NORMAN — A Cleveland County assistant district attorney is being awarded the “Excellence in Action Against Domestic Violence Prosecutor of the Year” award this week.
Prosecutor Allie Spears will be recognized Thursday, Oklahoma’s “Wear Purple” day for Domestic Violence Awareness Month, at the State Capitol. The awards ceremony will be at 1:30 p.m. in the Governor’s Blue Room.
“It’s a challenge prosecuting domestic violence, so it’s definitely an honor to be recognized for the work,” Spears said. “It’s a challenge, but it’s something I enjoy every day and I’m glad to be assigned this docket.”
Spears said while she was studying for her undergraduate degree in social work, she worked with the Women’s Resource Center, which is what got her interested in taking domestic violence cases.
The Tulsa native attended the University of Oklahoma for her undergraduate degree and law school. During her third year of studying law, she became an intern at the district attorney’s office and has been fully employed there for two years.
“I feel as though with prosecuting domestic violence, it’s something I definitely could not do alone; it’s a team approach,” she said.
Spears attributes the team effort to law enforcement, the Women’s Resource Center, coworkers and District Attorney Greg Mashburn.
Spears said Mashburn and her coworkers are always available to help her with decisions in cases.
Law enforcement also does a great job responding to domestic violence calls, collecting as much evidence as they can (since the DA’s office does a lot of evidence-based prosecution) and they work really well with victims and follow up with them, Spears said.
The Women’s Resource Center helps victims of domestic violence, too, whether it’s helping them find a place to stay or finding them counseling, she said.
“They help make my job easier,” Spears said. “It’s definitely a group effort.”
Spears also is part of Norman’s Coordinated Community Response Team that partners with all of the law enforcement agencies in the county, Women’s Resource Center, probation officers, OU Outreach, a ministerial alliance group and an offenders council.
“It’s a way for us all to get together and tackle all the issues of domestic violence in the community,” she said.
The group discusses issues and collaborates as a team, also looking at which areas in the community may need more information about domestic violence.

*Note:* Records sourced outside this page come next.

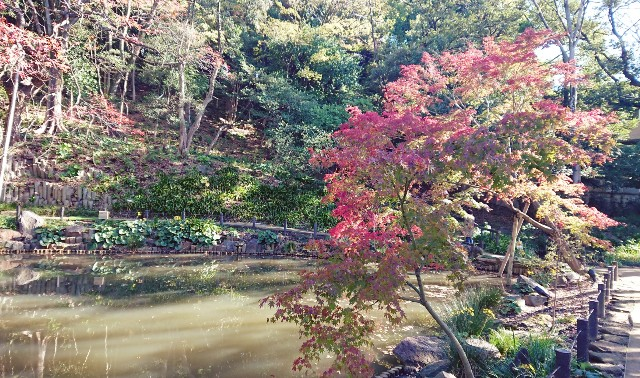 f:id:mitaka_natsu:20181124121214j:image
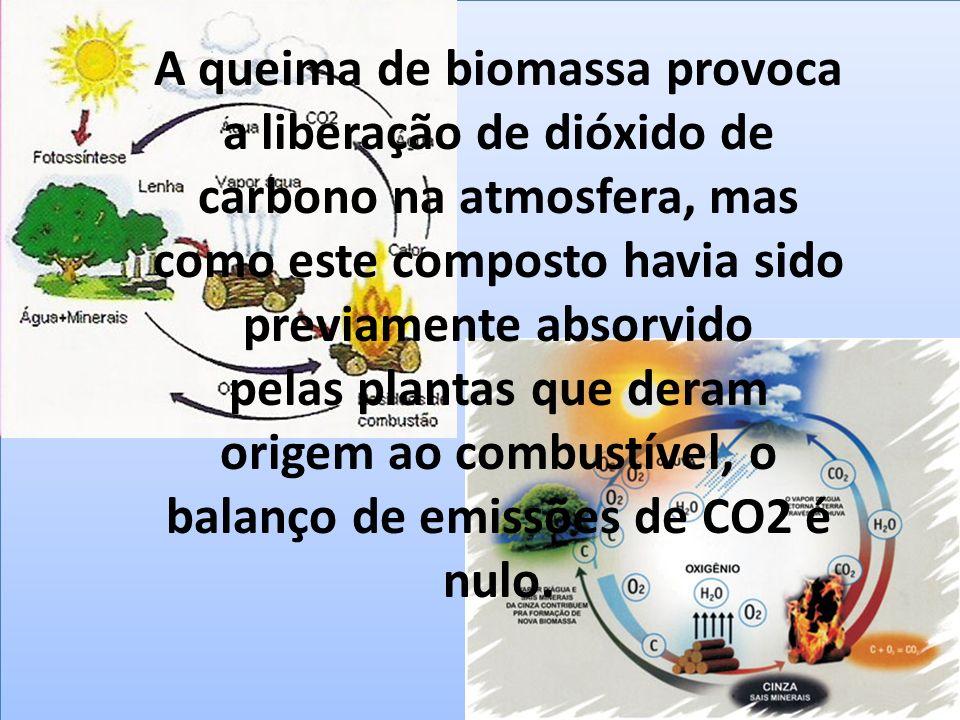 A queima de biomassa provoca a liberação de dióxido de carbono na atmosfera, mas como este composto havia sido previamente absorvido pelas plantas que deram origem ao combustível, o balanço de emissões de CO2 é nulo.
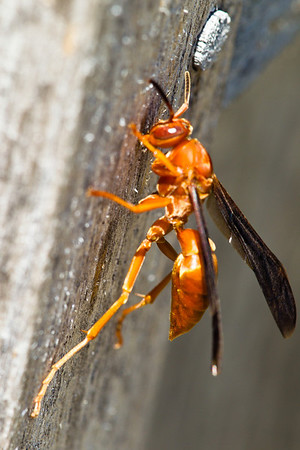 Wasp on wood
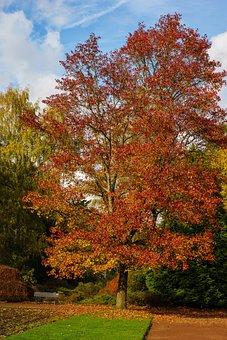Mönchengladbach, Colorful Garden, Tree, Garden, Leaf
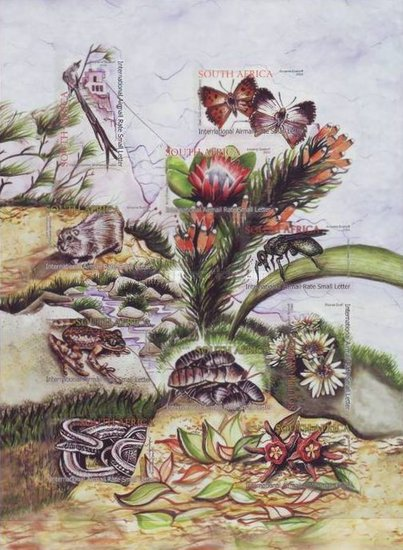 [Ecology of Table Mountain - Self-Adhesive, Typ ]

Mashburn said Spears received a lot of praise after presenting at a meeting with other CCR Teams and provided a lot of useful information.

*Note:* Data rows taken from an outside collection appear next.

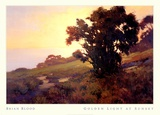 GOLDEN LIGHT AT SUNSET Prints by Brian Blood
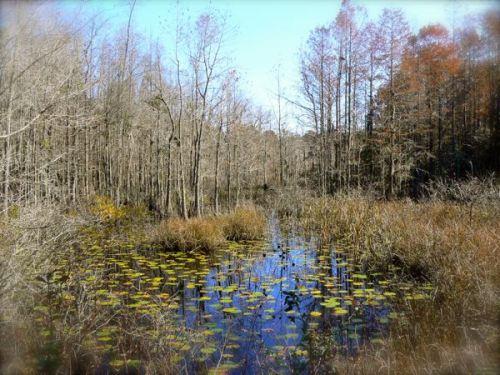 big bay swamp at birdsong nature center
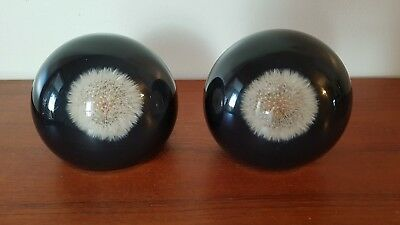 Dandelion Puffball Bookends Paperweight Lucite Acrylic Flowers -Poly Quartz - CA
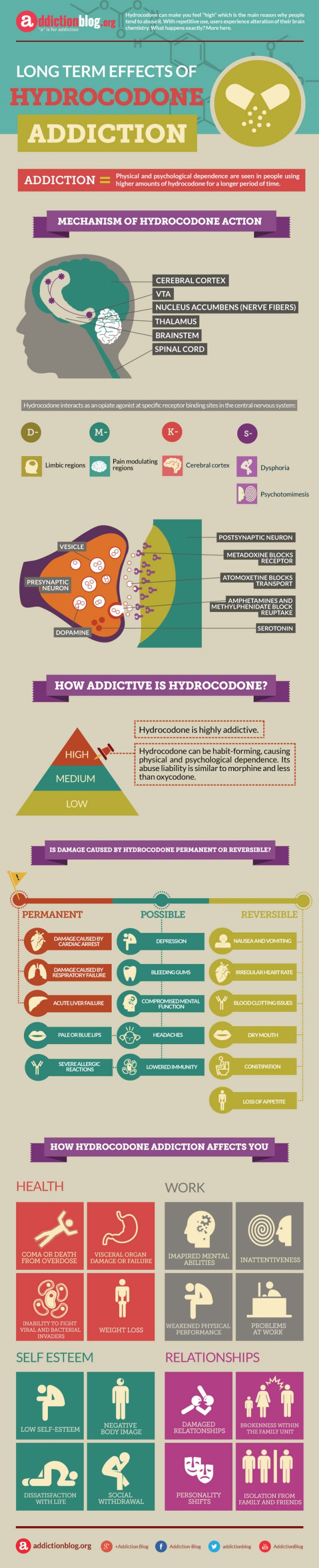 Long term effects of Hydrocodone addiction (INFOGRAPHIC)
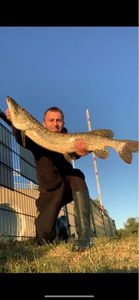 Northern Pike — Que du Dozo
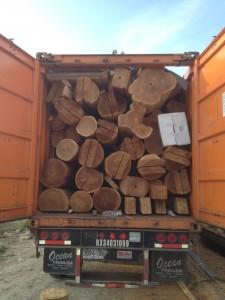 logs-in-truck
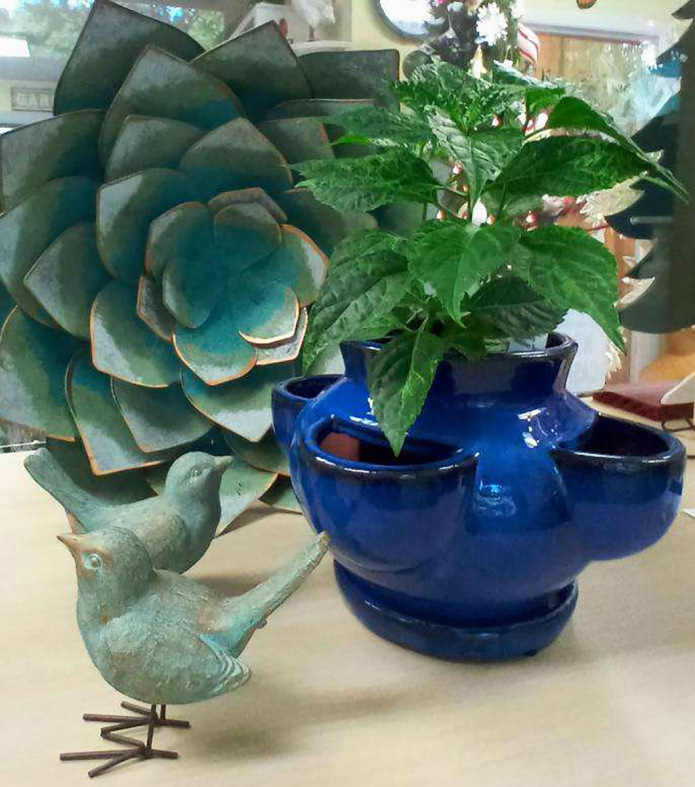 Nature-themed decor and fun planters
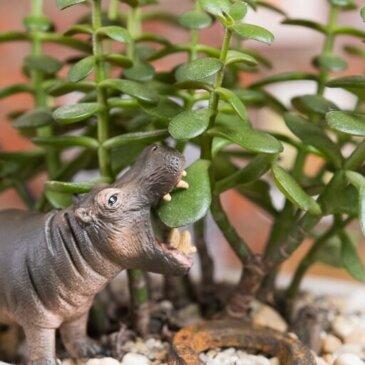Сульфат магнію для догляду за рослинами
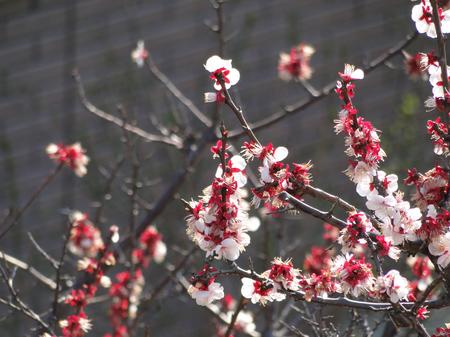 2010-04-16_02.jpg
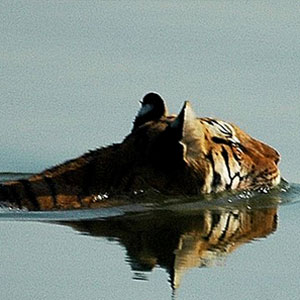 Tiger safaris in Pench National Park
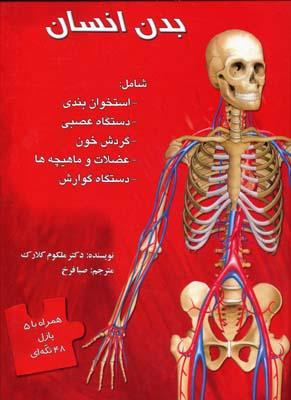بدن-انسان(پازل)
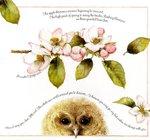 Превью Natures Sketchbook 37 (700x654, 89Kb)
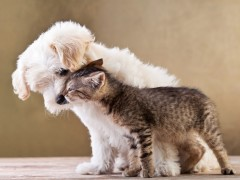 10 steps to a pet friendly home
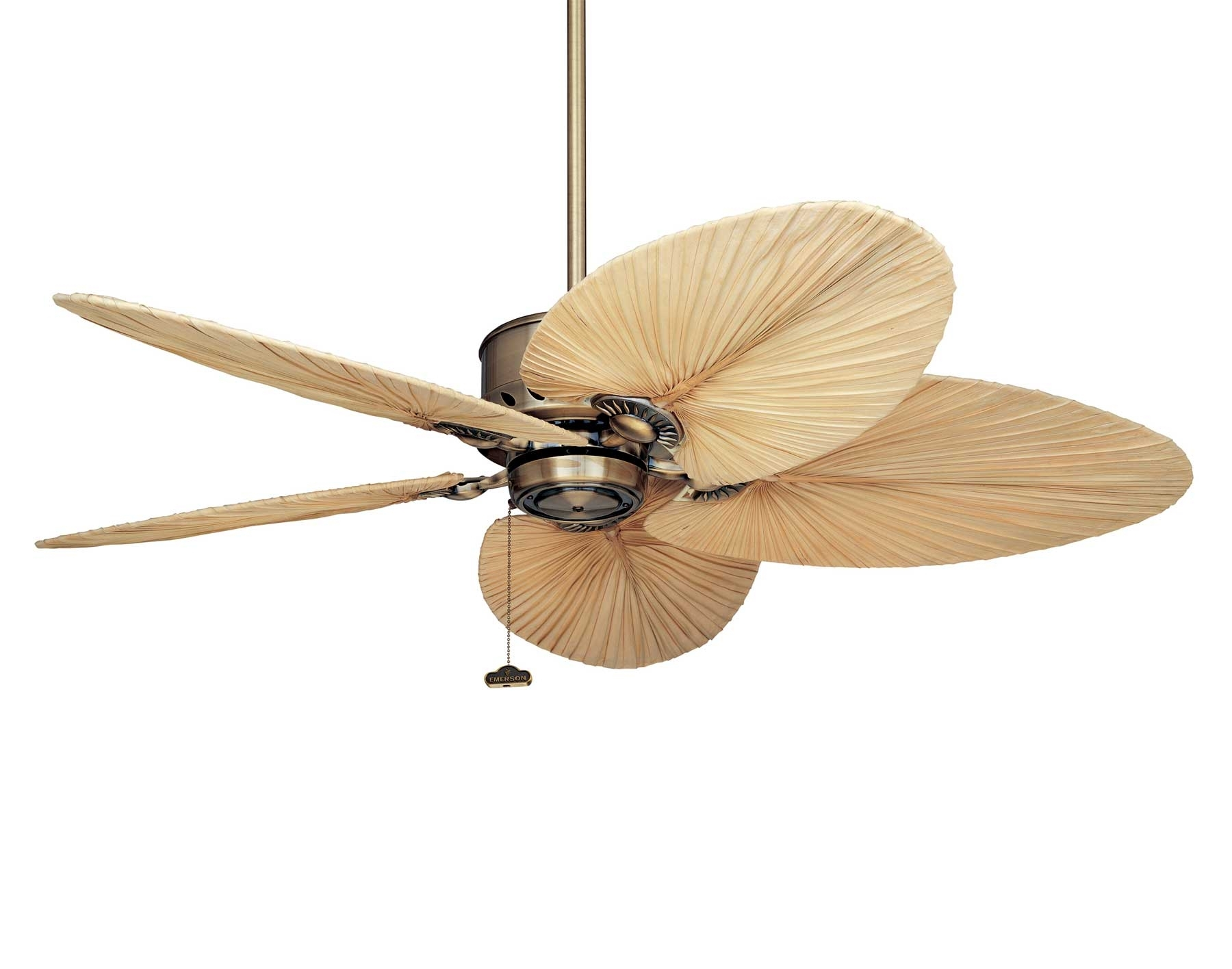 Image Result For Wooden Ceiling Fans With Lights Leaf Australia Regarding Outdoor Ceiling Fans With Tropical Lights (#12 of 15)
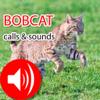 Jing Ren - Bobcat Real Hunting Calls & Sounds アートワーク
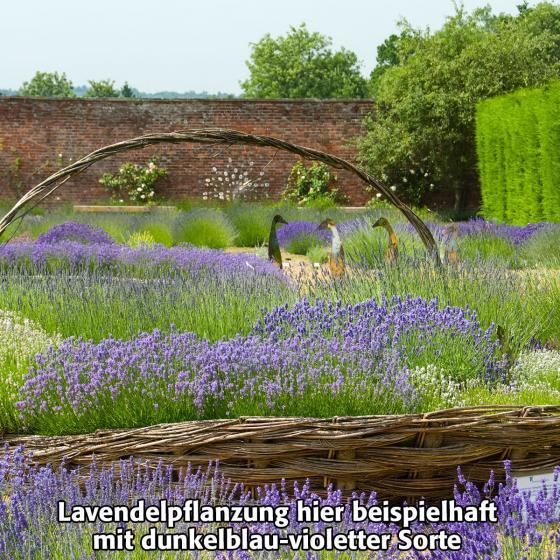 Englischer Lavendel Cedar Blue, im ca. 13 cm-Topf | #4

“She was overwhelmingly one of the best speakers there,” Mashburn said someone told him after the meeting. “She did a fantastic job.”
Mashburn said Spears was nominated for the award by several coworkers, and the recognition is not only for her day-to-day case work but also for the work she has done with the community response team, providing information to other offices and communities across the state.
“It’s definitely an honor. I feel like in prosecuting domestic violence, there’s always something new to learn,” Spears said. “Unfortunately, domestic violence crimes are unique where they’re not always as straight forward as other crimes.”
There are always a lot of things happening in the cases because many have family dynamics as well, she said.
“On average in the United States, a woman is abused every nine seconds, and four women are murdered by their partner every day,” the District 21 District Attorney’s website states. “Domestic violence is an escalating pattern of abuse where one partner in an intimate relationship controls the other through force, intimidation or the threat of violence.”
The awards ceremony Thursday is the first of many events scheduled this month to raise awareness about domestic violence.
Spears will serve on a panel for discussion after a free screening of the documentary “Telling Amy’s Story” at 7 p.m. Oct. 8 at Hillsdale Free Will Baptist College in Moore. The documentary follows the timeline of a woman who was murdered by her husband as she was trying to leave the abusive relationship.
Another thing the DA’s office is working on this month is a new program with Verizon Wireless to collect and distribute cell phones for victims of domestic violence.
Spears said all cell phones are required to be able to call 911 whether they have service or not, which will benefit victims if they need police assistance.
Drop-off locations are being discussed, but for now, cell phone donations can be taken to the DA’s office, which serves Cleveland, McClain and Garvin counties.